2. The relentless workaholic is the adrenaline junkie who often takes on more work than can possibly be done. In an attempt to juggle too many balls, they often work too fast or are too busy for careful, thorough results.

3. The attention-deficit workaholic often starts with fury, but fails to finish projects — often because they lose interest for another project. They often savor the “brainstorming” aspects but get easily bored with the necessary details or follow-through.

4. The savoring workaholic is slow, methodical, and overly scrupulous. They often have trouble letting go of projects and don’t work well with others. These are often consummate perfectionists, frequently missing deadlines because “it’s not perfect.”

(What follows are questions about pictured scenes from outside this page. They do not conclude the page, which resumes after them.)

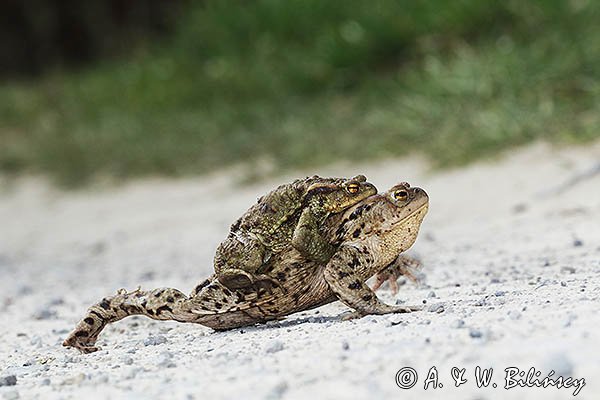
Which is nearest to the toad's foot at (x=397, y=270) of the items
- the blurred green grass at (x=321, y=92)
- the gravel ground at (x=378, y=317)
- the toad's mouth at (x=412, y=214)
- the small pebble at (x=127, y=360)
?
the gravel ground at (x=378, y=317)

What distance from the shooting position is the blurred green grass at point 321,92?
834 centimetres

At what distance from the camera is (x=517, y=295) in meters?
3.43

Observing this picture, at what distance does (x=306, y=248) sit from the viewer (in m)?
3.44

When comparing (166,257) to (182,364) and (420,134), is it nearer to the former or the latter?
(420,134)

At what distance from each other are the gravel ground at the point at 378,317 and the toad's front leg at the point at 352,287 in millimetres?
107

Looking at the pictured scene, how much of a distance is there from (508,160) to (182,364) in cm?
502

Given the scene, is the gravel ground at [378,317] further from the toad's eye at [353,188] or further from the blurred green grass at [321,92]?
the blurred green grass at [321,92]

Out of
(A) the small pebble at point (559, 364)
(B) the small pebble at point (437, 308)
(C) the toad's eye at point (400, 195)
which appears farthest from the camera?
(C) the toad's eye at point (400, 195)

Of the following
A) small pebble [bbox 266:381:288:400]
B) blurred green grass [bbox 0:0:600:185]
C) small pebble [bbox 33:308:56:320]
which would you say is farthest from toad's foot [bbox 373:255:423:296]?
blurred green grass [bbox 0:0:600:185]

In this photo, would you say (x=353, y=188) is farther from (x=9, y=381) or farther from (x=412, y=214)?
(x=9, y=381)

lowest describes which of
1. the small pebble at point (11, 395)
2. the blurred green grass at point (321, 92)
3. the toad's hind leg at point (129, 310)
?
the small pebble at point (11, 395)

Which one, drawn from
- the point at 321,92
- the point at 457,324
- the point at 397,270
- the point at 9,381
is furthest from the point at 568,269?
the point at 321,92

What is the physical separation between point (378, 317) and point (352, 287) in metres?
0.14

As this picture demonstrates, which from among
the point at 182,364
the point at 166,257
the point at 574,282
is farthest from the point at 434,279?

Robinson added that “”…one thing that we do know is that workaholics tend to seek out jobs that allow them to exercise their addiction. The workplace itself does not create the addiction any more than the supermarket creates food addiction, but it does enable it. Workaholics tend to seek high-stress jobs to keep the adrenaline rush going.”

As with any addiction, there is help. There is a 12-step for workaholics. For more information, visit http://www.workaholics-anonymous.org/page.php?page=home. You can seek counselling. Speak to your boss. No corporation or business should encourage workaholism. It is an addiction that needs to be treated.

If you suspect that someone is suffering from workaholism, support her and encourage her to take the 12 step program or to seek counselling. Don’t blame her for her addiction. Support her.

There is nothing noble or admirable about being a workaholic. It causes problems in families and relationships. No one is perfect and no one likes someone who tries to be. There is more to life than work. We work to make a living not live to work. We need to take care of ourselves and not work ourselves into early graves. No more text messaging on our Blackberries or spending long hours on the computer or pouring over a mountain of paperwork. We need to leave the work at the office and spend quality time with our families.